Смайт принадлежал к верхушке среднего класса, той лучшей аристократии, что одаряет Англию ее дамами: стройными, ухоженными, старых кровей — не без доли малокровия — и худыми, но изысканными, как вино Икема.
Крукс, маленький толстячок с пухлыми щеками и щетинистыми, свисающими вниз усами, был сделан из другого теста.

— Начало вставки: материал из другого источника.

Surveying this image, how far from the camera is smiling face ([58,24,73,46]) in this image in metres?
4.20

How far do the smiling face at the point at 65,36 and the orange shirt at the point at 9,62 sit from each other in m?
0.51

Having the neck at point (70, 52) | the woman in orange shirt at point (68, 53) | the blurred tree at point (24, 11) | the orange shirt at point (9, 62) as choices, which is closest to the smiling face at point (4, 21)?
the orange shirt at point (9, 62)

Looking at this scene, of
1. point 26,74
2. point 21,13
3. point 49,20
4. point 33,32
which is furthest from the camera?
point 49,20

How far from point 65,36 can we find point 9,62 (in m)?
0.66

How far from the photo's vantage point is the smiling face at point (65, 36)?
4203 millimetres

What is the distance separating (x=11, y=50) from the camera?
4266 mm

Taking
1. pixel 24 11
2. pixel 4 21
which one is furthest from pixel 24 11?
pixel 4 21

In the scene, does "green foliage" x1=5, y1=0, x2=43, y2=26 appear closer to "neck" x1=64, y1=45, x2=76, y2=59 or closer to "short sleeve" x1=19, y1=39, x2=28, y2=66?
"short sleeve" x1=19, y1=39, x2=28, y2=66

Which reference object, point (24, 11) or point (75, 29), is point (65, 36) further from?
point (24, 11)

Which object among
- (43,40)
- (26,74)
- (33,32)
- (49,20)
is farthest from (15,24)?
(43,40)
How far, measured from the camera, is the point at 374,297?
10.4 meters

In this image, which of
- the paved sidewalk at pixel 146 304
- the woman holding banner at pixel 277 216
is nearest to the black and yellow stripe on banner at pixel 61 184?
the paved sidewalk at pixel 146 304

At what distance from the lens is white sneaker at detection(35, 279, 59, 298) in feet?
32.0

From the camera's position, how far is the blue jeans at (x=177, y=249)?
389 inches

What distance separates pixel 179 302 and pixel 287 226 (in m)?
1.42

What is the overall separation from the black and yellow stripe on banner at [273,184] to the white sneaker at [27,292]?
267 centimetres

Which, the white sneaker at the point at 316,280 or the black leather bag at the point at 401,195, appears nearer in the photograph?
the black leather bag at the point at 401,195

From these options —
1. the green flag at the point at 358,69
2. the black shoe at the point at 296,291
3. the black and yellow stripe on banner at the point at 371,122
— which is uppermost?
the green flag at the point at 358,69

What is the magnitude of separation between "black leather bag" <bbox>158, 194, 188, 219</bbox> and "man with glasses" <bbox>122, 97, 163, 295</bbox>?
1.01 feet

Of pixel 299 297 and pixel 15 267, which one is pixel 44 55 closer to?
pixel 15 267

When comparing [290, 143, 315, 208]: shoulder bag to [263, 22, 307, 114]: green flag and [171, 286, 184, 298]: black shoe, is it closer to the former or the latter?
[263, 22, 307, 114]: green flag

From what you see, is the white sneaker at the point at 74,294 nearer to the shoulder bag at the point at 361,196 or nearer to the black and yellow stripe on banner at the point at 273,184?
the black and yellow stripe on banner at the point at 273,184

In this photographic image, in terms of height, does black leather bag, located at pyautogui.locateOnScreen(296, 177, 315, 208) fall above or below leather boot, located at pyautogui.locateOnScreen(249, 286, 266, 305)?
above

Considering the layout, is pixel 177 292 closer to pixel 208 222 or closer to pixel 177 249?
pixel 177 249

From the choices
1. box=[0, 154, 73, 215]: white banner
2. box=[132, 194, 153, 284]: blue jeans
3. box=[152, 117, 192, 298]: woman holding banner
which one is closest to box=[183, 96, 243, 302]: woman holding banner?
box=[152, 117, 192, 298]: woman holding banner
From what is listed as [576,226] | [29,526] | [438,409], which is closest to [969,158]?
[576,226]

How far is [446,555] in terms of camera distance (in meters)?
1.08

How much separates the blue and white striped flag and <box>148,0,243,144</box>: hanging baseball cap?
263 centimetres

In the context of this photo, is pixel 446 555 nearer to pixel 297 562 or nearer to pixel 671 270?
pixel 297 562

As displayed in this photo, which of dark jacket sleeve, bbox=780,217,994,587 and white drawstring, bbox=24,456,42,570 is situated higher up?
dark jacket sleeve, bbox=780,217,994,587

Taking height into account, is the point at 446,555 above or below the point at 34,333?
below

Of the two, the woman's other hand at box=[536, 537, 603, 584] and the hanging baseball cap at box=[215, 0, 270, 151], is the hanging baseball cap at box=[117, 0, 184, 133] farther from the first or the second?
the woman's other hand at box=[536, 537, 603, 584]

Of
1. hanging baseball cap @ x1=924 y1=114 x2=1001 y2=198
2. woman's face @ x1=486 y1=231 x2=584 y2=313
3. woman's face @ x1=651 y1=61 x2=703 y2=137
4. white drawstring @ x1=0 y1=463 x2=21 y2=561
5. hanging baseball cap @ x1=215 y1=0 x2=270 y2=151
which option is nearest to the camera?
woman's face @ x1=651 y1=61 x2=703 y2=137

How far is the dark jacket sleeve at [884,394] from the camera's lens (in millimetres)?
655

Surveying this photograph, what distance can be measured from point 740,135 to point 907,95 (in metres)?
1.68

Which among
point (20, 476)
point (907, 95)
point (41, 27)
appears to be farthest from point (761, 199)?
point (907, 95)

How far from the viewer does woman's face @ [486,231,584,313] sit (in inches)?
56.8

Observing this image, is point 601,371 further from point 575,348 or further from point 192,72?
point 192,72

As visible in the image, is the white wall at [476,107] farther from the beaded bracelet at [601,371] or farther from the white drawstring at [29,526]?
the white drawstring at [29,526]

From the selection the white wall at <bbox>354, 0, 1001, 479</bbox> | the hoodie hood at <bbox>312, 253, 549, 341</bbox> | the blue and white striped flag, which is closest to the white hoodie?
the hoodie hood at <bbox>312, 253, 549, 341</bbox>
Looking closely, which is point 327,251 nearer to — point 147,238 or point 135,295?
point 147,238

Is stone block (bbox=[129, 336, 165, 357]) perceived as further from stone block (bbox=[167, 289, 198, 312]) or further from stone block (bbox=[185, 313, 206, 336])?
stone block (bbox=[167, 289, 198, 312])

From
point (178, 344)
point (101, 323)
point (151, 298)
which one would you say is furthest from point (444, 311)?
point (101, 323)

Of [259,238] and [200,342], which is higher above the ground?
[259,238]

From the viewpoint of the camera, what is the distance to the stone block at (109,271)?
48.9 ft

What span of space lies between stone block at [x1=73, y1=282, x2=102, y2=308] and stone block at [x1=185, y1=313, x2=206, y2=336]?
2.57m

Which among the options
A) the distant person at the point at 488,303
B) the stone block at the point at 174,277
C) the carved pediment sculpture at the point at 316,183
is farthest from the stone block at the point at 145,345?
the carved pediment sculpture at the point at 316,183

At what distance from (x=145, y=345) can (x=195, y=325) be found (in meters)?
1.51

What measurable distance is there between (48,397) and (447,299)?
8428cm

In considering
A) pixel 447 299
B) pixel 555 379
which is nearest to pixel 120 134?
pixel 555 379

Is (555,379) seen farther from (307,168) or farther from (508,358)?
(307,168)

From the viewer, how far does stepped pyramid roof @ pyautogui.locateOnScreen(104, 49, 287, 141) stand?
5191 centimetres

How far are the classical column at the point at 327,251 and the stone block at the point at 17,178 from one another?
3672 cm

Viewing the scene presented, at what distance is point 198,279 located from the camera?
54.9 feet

И все же в нем было что-то такое или эдакое — какая-то живость и бойкость во взгляде, в вечной пряди волос на лбу — и если в семнадцать лет он ходил от двери к двери, продавая содовую, то в двадцать шесть был уже выпускником, а в тридцать шесть — звездой.
Но он был настоящим Ромео, этот Крукс — в довольно вульгарном духе; а у Смайта была сестра.
Если бы кто-то сказал Смайту, что его сестра, Минна Смайт из семейства Смайтов, способна совершать глупости ради Э. П. Крукса или просто дважды глянуть на него, Смайт вряд ли потрудился бы улыбнуться…
Однако человеческая самка может быть довольно своеобразной и своенравной; и ее сердце подобно слюне на ладони дикаря, когда тот, гадая, ударяет по руке снизу — никогда не знаешь, куда полетят брызги.
С вечера обеда Минна Смайт стала очень обходительна со знаменитостью; то был шикарный обед с выдержанными винами в вестминстерской квартире — ведь редакторы журналов страшно состоятельные люди, разве вы не знали? Пианино у Смайтов было украшено перламутровыми инкрустациями и, переворачивая ноты мисс Смайт, пальцы Крукса приобрели положительный магнетизм, ее — отрицательный, и они встретились.
Это была высокая, худая девушка лет двадцати пяти, очень похожая на Смайта, очень английская по типу, хорошенькая, но бледная и тонкокостная, со светлыми глазами цвета раствора хинина, который рентгеновские лучи делают «флуоресцентным». Был ли Крукс действительно очарован всем этим? Сомнительно. Кроме того, он был женат. Но она была достойной добычей, а он был человеком, всегда готовым добавить фотографию к своей заветной пачке и перо к шляпе [33].
Минна Смайт, со своей стороны, с того вечера старательно питала свои мысли пряным мясом книг Крукса, каковой тем временем ответил Смайту банкетом в National Liberal [34] и с тех пор часто возвращался вместе с ним из «Сэвиджа». Крукс считал, что покровительствует Смайту, Смайт же думал, что покровительствует Круксу — ибо, будучи знакомым со знаменитым человеком еще в дни «двух фунтов за тысячу слов», трудно питать уважение к его грандиозности, и особенно трудно это было для Смайта, человека самого холодного в обращении, какого когда-либо создавали небеса. Как бы то ни было, они подружились.